- Page excerpt

My baby was sleeping peacefully in my arms. He gave a look to us and something changed in his eyes. I could see it was compassion. Yes, it could not have been anything different. His hand lowered for a second and then came a voice, “They didn’t show pity on our women and kids”. His love suddenly vanished and the anger came surging back. In a flash I heard the blast and two holes pierced in our bodies. My baby died quietly in my arms but I died with my eyes on him. There was no anger or hatred in his gaze, but pain lot of pain. Pain that connected me to him in my final breath and I forgave him.

I wish our deaths soothed his pain but I knew it only got increased. He’ll understand that but it will be too late. Until he meets me again in some other world!

To be kind to everyone..

"Bhikkhus, it is not easy to find a being who has not formerly been your mother...your father...your sister...your son...your daughter..."

If the above words of Buddha are true, then how can we be unkind to anyone? I came across this story while searching for some answers. Buddhism, though I am no Buddhist, is full of subtle powerful teachings that can be imbibed without following any rituals. I am in the stage of life where burdened by responsibilities, I might ignore my elders, parents, and in-laws, their advices, might find their habits irksome and might hurt them. This story teaches me filial piety. I understand now that we may have differences with people including our elders but that doesn't mean that we should stop being polite, kind, caring or dutiful towards them. And also that we can never repay the debt of kindness of our parents, all of them :)

Here is the abridged version of the story:

At one time, Buddha led a great assembly of bhikshus and boddhistavas on a walk toward the south. Suddenly they came upon a pile of bones beside the road. Buddha turned to face them, and bowed respectfully.
Ananda asked him in reverence, “What is the reason that the Great Teacher of the Triple Realm now bows to a pile of dried bones?
The Buddha told Ananda, "Although all of you are my foremost disciples, you still have not achieved far-reaching understanding. This pile of bones could have belonged to my ancestors from former lives. They could have been my parents in many past lives. That is the reason I now bow to them." The Buddha continued speaking to Ananda, "These bones we are looking at can be divided into two groups. One group is composed of the bones of men, which are heavy and white in color. The other group is composed of the bones of women, which are light and black in color."

- Challenge
Can you retype the entire piece above on kindness and the Buddha bowing to a pile of bones, word for word?

- Items
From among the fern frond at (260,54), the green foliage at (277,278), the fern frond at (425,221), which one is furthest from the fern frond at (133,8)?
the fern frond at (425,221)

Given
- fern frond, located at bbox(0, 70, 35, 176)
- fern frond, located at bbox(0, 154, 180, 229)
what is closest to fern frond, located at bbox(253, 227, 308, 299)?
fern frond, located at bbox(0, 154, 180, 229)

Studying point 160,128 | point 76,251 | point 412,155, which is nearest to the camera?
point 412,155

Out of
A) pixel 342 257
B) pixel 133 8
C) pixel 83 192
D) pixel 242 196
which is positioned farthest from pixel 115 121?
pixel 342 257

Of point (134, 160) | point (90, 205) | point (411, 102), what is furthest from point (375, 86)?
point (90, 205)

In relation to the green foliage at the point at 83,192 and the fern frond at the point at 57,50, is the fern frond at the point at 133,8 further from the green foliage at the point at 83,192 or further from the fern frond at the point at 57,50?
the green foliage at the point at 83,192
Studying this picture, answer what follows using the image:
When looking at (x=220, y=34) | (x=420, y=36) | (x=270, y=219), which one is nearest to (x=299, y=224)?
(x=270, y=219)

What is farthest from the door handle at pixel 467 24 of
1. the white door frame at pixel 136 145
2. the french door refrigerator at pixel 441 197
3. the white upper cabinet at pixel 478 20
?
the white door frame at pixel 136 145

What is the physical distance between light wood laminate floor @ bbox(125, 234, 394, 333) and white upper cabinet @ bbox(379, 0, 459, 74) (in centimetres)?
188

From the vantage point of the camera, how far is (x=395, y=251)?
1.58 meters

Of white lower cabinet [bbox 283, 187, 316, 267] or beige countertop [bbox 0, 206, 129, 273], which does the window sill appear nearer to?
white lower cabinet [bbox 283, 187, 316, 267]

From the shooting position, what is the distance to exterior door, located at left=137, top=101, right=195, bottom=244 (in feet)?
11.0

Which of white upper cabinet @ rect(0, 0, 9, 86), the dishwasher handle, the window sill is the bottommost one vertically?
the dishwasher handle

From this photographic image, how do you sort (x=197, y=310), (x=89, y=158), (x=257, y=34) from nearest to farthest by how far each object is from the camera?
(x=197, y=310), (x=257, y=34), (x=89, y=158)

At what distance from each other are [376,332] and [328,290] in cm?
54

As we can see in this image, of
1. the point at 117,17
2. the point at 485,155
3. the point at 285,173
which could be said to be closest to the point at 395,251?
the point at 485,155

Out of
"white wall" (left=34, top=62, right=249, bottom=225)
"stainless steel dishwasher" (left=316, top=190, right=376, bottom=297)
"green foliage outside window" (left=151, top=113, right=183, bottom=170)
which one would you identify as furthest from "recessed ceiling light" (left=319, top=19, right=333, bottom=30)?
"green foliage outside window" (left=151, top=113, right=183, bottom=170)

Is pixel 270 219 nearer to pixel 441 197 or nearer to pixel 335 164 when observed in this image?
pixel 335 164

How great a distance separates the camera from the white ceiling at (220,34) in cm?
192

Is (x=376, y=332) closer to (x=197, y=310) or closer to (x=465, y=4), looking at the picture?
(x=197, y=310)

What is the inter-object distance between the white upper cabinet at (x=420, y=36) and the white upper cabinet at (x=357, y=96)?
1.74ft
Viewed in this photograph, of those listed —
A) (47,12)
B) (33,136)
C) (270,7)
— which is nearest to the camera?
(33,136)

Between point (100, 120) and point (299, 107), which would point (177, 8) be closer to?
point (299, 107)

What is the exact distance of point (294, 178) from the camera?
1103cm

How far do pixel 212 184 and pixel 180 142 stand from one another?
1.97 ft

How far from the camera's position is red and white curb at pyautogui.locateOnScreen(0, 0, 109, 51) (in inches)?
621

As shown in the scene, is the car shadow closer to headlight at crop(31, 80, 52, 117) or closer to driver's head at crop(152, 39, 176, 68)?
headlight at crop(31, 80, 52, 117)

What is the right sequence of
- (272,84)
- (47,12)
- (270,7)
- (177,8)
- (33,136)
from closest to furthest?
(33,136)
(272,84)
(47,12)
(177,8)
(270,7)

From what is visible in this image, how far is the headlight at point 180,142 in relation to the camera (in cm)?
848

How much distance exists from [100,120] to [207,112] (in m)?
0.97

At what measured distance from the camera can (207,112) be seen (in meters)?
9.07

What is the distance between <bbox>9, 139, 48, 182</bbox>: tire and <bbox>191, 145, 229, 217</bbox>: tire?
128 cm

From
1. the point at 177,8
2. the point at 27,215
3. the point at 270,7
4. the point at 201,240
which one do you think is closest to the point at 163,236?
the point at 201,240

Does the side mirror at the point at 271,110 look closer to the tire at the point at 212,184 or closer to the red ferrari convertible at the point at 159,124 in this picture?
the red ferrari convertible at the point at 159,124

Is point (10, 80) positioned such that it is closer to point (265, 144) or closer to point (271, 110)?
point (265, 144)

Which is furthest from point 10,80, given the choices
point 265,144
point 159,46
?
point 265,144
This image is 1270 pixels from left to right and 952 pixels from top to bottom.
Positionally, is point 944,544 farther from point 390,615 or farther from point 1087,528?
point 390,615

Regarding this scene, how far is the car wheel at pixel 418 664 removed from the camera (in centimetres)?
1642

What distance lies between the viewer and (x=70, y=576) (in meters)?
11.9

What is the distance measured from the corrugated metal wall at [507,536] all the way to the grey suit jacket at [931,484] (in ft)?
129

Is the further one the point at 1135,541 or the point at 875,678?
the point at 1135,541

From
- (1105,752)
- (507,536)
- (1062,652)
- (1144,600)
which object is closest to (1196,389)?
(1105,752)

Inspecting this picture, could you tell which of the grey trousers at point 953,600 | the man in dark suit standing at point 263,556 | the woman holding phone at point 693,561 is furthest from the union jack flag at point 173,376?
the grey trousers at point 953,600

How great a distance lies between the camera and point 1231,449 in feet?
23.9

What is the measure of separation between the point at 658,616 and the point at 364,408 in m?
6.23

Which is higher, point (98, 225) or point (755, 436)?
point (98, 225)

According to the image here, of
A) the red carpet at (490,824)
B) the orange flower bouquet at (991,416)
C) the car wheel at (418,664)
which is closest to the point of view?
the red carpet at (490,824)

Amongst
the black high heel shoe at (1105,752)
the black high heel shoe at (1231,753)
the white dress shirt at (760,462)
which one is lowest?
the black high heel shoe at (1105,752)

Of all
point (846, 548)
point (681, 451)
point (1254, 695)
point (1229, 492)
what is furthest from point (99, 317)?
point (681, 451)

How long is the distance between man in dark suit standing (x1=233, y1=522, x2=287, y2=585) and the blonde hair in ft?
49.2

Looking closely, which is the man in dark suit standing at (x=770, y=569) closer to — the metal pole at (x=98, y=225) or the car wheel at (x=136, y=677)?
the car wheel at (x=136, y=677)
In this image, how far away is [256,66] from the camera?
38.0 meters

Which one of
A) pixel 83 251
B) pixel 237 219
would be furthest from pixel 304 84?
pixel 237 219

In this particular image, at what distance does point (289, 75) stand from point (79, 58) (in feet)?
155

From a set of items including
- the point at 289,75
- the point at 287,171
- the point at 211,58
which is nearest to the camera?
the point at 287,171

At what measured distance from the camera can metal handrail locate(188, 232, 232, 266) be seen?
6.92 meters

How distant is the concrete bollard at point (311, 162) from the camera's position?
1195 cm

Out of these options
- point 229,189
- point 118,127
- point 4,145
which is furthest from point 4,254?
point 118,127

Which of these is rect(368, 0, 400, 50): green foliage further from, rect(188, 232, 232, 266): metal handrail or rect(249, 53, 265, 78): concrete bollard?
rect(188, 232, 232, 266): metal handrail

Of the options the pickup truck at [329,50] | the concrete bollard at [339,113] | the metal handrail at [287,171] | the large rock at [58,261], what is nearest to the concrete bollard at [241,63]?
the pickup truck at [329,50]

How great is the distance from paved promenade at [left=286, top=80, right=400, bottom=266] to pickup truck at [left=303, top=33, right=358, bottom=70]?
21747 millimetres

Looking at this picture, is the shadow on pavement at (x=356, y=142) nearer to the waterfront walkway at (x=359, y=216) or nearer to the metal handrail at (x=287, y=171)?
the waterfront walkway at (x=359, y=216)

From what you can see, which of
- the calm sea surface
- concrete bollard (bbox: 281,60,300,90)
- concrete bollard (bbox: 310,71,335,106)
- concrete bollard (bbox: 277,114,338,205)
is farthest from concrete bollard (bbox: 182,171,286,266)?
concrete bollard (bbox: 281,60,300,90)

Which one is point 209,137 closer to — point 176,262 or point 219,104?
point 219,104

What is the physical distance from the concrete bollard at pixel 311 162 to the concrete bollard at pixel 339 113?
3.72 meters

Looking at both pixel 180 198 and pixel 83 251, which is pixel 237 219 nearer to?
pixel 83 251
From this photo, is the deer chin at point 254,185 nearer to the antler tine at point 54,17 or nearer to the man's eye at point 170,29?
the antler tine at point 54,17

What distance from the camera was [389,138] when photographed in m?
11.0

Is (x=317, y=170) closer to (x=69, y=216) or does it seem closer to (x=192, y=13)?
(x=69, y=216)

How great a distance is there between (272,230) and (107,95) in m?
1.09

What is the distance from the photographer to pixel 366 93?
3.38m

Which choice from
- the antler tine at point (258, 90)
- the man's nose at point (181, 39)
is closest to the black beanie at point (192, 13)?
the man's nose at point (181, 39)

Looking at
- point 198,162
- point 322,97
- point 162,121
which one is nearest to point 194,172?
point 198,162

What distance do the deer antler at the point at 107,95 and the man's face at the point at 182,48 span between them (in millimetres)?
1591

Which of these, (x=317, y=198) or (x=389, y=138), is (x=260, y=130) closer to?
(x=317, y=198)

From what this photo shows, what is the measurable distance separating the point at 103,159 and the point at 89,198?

- Solution
My baby was sleeping peacefully in my arms. He gave a look to us and something changed in his eyes. I could see it was compassion. Yes, it could not have been anything different. His hand lowered for a second and then came a voice, “They didn’t show pity on our women and kids”. His love suddenly vanished and the anger came surging back. In a flash I heard the blast and two holes pierced in our bodies. My baby died quietly in my arms but I died with my eyes on him. There was no anger or hatred in his gaze, but pain lot of pain. Pain that connected me to him in my final breath and I forgave him.

I wish our deaths soothed his pain but I knew it only got increased. He’ll understand that but it will be too late. Until he meets me again in some other world!

To be kind to everyone..

"Bhikkhus, it is not easy to find a being who has not formerly been your mother...your father...your sister...your son...your daughter..."

If the above words of Buddha are true, then how can we be unkind to anyone? I came across this story while searching for some answers. Buddhism, though I am no Buddhist, is full of subtle powerful teachings that can be imbibed without following any rituals. I am in the stage of life where burdened by responsibilities, I might ignore my elders, parents, and in-laws, their advices, might find their habits irksome and might hurt them. This story teaches me filial piety. I understand now that we may have differences with people including our elders but that doesn't mean that we should stop being polite, kind, caring or dutiful towards them. And also that we can never repay the debt of kindness of our parents, all of them :)

Here is the abridged version of the story:

At one time, Buddha led a great assembly of bhikshus and boddhistavas on a walk toward the south. Suddenly they came upon a pile of bones beside the road. Buddha turned to face them, and bowed respectfully.
Ananda asked him in reverence, “What is the reason that the Great Teacher of the Triple Realm now bows to a pile of dried bones?
The Buddha told Ananda, "Although all of you are my foremost disciples, you still have not achieved far-reaching understanding. This pile of bones could have belonged to my ancestors from former lives. They could have been my parents in many past lives. That is the reason I now bow to them." The Buddha continued speaking to Ananda, "These bones we are looking at can be divided into two groups. One group is composed of the bones of men, which are heavy and white in color. The other group is composed of the bones of women, which are light and black in color."